In 1986 I began experimenting on a way to produce images on paper that would withstand the elements, and that can be displayed without glass. I sought a medium that was non-yellowing, light fast, and non-photo chemically reactive. I looked for one that would be permanent, at least to the extent that I could determine. The Sal-Zar Mixed Media Medium seems to accomplish my goals.

In the Music Lesson, Katherine Webster’s principal character comments: “I hate glass…No painter I can think of ever intended his paintings to be viewed through a sheet of glass mounted a quarter of an inch above the painting surface…The public doesn’t know any better…Well what can I say? It’s the same public that has come to accept sex with condoms. The principals are quite similar.”

As a non-yellowing complicated new-age resin,  it is a poly-varnish in chemical composition. The medium works when painting oils, and as a final varnish. While you cannot use Sal-Zar with water media, you can use Sal-Zar to coat the water media and then apply oil on top. In this way the artist can create mixed media work that has the advantage of oils as a final coating.

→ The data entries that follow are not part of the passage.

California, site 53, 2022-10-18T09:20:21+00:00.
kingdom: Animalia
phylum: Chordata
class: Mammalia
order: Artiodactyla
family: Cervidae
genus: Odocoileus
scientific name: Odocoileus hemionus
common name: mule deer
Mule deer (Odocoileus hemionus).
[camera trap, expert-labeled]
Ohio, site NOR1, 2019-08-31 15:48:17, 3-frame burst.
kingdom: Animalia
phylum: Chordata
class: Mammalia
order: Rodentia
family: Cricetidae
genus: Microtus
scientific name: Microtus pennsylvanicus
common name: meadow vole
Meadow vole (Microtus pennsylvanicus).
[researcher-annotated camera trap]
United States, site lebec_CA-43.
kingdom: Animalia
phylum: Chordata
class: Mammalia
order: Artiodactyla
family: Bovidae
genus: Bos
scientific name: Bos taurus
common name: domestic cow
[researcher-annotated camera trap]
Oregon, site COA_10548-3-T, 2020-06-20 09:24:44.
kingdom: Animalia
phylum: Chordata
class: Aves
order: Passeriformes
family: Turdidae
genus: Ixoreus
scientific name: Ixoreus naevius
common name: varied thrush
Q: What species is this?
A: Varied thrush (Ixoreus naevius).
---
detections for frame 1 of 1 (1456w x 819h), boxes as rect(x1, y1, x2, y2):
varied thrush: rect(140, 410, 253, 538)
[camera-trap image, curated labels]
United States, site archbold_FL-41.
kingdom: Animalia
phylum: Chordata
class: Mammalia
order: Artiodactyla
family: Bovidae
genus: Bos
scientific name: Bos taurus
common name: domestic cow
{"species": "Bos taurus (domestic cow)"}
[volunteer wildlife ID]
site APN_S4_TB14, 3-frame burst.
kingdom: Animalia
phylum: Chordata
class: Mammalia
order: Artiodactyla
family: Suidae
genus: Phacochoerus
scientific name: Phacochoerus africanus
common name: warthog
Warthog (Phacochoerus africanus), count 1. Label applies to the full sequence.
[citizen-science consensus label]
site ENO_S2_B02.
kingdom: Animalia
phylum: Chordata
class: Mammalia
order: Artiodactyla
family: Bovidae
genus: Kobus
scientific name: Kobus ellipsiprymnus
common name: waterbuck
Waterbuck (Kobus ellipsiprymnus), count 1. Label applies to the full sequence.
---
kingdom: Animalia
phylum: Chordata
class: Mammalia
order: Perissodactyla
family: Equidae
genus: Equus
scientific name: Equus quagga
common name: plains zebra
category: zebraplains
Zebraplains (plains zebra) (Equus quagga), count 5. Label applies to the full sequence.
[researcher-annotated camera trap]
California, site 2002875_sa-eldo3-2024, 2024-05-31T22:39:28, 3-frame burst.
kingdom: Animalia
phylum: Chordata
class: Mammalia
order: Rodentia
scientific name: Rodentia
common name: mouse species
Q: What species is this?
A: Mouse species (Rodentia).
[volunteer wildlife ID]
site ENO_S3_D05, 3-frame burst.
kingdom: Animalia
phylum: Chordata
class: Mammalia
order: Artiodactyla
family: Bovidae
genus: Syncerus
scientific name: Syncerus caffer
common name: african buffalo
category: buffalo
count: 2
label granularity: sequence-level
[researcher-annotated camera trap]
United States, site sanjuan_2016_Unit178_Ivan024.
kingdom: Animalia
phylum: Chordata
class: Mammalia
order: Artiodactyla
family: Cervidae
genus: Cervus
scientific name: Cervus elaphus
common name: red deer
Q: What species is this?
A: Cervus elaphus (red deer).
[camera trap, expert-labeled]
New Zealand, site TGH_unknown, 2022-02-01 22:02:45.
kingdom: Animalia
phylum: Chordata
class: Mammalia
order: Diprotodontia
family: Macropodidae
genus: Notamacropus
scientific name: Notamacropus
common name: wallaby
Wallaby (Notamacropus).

I consider Sal-Zar to be a professional medium. I never believed it would be used by hobby artists and included in every little artist kit distributed internationally. I may not be able to preclude this from happening. But one way to deal with the misuse of the Medium, and to control its tribulation is to keep the composition secret. So, if a chemist says “I know what is in the Sal-Zar Medium.” I can say: “So what, no big deal. You can all take a flying f… at the moon!”